=== SOURCE EXCERPT ===

Impact 52

Going Ham for Field Day

A tornado.  A hurricane. An earthquake.  A wildfire.  In an instant, life changes.  Communities are wiped out and destroyed.  Homes and cars are totaled.  Telephone poles are splintered in half.  Cell phone towers blown over and eliminated. During these natural disasters all forms of communication are interrupted.  Communities of people are cut off from the world and the emergency services they might need. There is no way to contact loved ones and there is no way to ask for help.  Emergency crews work to restore communications so that lives can be saved through coordinated rescue missions.  These types of natural disasters are real and happening more frequently.  The Tsunami in Japan, the tornado in Joplin, and the wildfires of Colorado are just a few of the events of recent years that provide us with horrific images of devastation and lives lost.  So how can we, how do we, communicate in this situation?  When all else fails, we have amateur radio.

Amateur radio, also known as Ham radio, has been a reliable means of communication in emergency situations for many years.  Cellular phones, satellite phones, and the internet fail when there is a lack of electrical power or become overloaded with large numbers of cries for help.  Ham operators can communicate using microphones, computers, TV cameras, satellite, and morse code by telegraph.  They use a variety of antennas and radios to communicate with other hams across town or across the country.  The National Weather Service uses ham radio operators for their “SKYWARN” program to get ground level reports of events that are missed by Doppler radar.  Information is relayed on a dedicated frequency that is shared through storm warnings, alerts, and television news broadcasts.  Ham radio is a valuable tool for communication in emergencies and it is also a great recreational activity and hobby for individuals. Radios are used for keeping in touch with family, public service announcements, and just plain personal enjoyment.  There are over 600,000 licensed ham operators in the United States.  They connect on the air or in person through radio clubs.  I had the opportunity to spend some time with a club this week.

===

### INSTRUCTION A
Rewrite the listing below, replacing "binoculars" with "camera" and leaving everything else unchanged. Leave the picture out of your answer.

=== DATA LINES ===

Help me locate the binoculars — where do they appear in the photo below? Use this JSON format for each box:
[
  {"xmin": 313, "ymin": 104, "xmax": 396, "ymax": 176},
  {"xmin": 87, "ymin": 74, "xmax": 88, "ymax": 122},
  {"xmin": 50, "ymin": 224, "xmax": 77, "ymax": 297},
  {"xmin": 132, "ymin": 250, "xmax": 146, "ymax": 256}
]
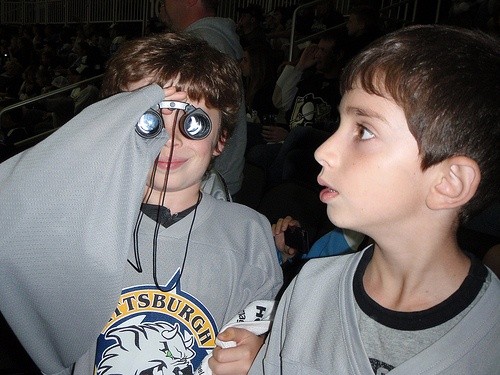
[{"xmin": 135, "ymin": 99, "xmax": 213, "ymax": 141}]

===

### INSTRUCTION B
Answer these questions from the ham radio article:
(i) What is the name of the National Weather Service program that uses ham radio operators?
(ii) How many licensed ham operators are there in the United States?
(iii) Which three events does the article name as recent examples of devastation?

### REPLY A
Help me locate the camera — where do they appear in the photo below? Use this JSON format for each box:
[
  {"xmin": 313, "ymin": 104, "xmax": 396, "ymax": 176},
  {"xmin": 87, "ymin": 74, "xmax": 88, "ymax": 122},
  {"xmin": 50, "ymin": 224, "xmax": 77, "ymax": 297},
  {"xmin": 132, "ymin": 250, "xmax": 146, "ymax": 256}
]
[{"xmin": 135, "ymin": 99, "xmax": 213, "ymax": 141}]

### REPLY B
(i) SKYWARN
(ii) Over 600,000
(iii) The tsunami in Japan, the tornado in Joplin, and the wildfires of Colorado